Use --model zai/<model> (e.g. zai/glm-4.7). Defaults to Z.AI’s base URL and uses chat completions.

#Ollama

Use --model ollama/<model> (e.g. ollama/qwen3:14b, ollama/gemma3:12b) to talk to a local Ollama instance over its OpenAI-compatible endpoint. See docs/ollama.md for full setup, model recommendations, and limitations.

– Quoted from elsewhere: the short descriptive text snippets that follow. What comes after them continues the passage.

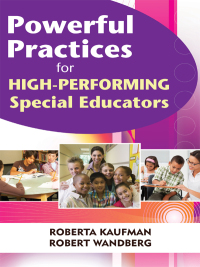 صورة الغلاف: Powerful Practices for High-Performing Special Educators 9781632205629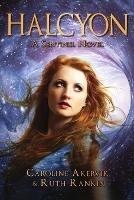 Halcyon: A Sentinel Novel - Caroline Akervik,Ruth Rankin - cover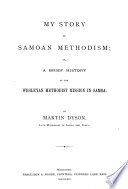 My story of Samoan Methodism : or, a brief history of the Wesleyan Methodist mission in Samoa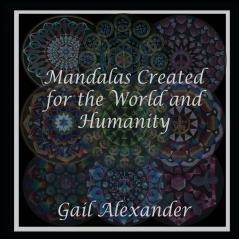 Mandalas Created for the World and Humanity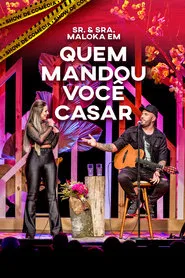Sr. & Sra. Maloka em Quem Mandou Você Casar? movie poster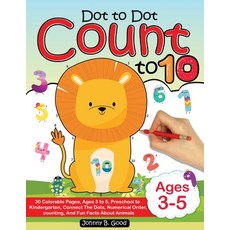 Dot To Dot Count To 10: 30 Colorable Pages Ages 3 to 5 Preschool to Kindergarten Connect The Dots... Paperback, Kids Club, English, 9781690437291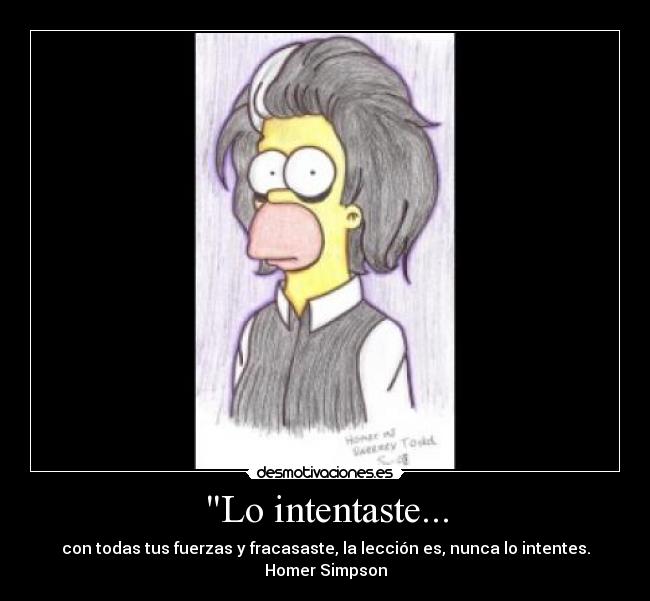 Lo intentaste... - con todas tus fuerzas y fracasaste, la lección es, nunca lo intentes.
Homer Simpson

#GitHub Copilot / GitHub Models

Use --model github-copilot/<model> for explicit GitHub-hosted model calls.

  • Examples:
  • github-copilot/gpt-5.4
  • github-copilot/gpt-5.4-mini
  • github-copilot/gpt-5.4-nano
  • github-copilot/gpt-5-mini
  • github-copilot/gpt-5-nano
  • github-copilot/anthropic/claude-haiku-4.5
  • Auth: GITHUB_TOKEN or GH_TOKEN
  • Transport: GitHub Models chat completions (https://models.github.ai/inference)
  • Notes:
  • bare shorthand like github-copilot/gpt-5.4 or github-copilot/claude-opus-4.6 auto-expands to the provider-qualified backend id
  • document attachments stay unsupported in this mode

#Input limits

  • Text prompts are checked against the model’s max input tokens (LiteLLM catalog) using a GPT tokenizer.
  • Text files over 10 MB are rejected before tokenization.

#PDF attachments

  • For PDF inputs, --preprocess auto will send the PDF directly to Anthropic/OpenAI/Gemini when a fixed model supports documents; otherwise we fall back to markitdown.
  • --preprocess always forces markitdown (no direct attachments).
  • When markitdown returns only page headers for an image-only PDF, summarize can retry with OpenAI vision OCR if OPENAI_API_KEY is available. The OCR model defaults to gpt-4o-mini; set MARKITDOWN_OCR_MODEL to override it, or MARKITDOWN_OCR_DPI to tune rendered page size. This sends rendered PDF pages to the OpenAI API and may incur per-page vision costs.
  • Streaming is disabled for document attachments.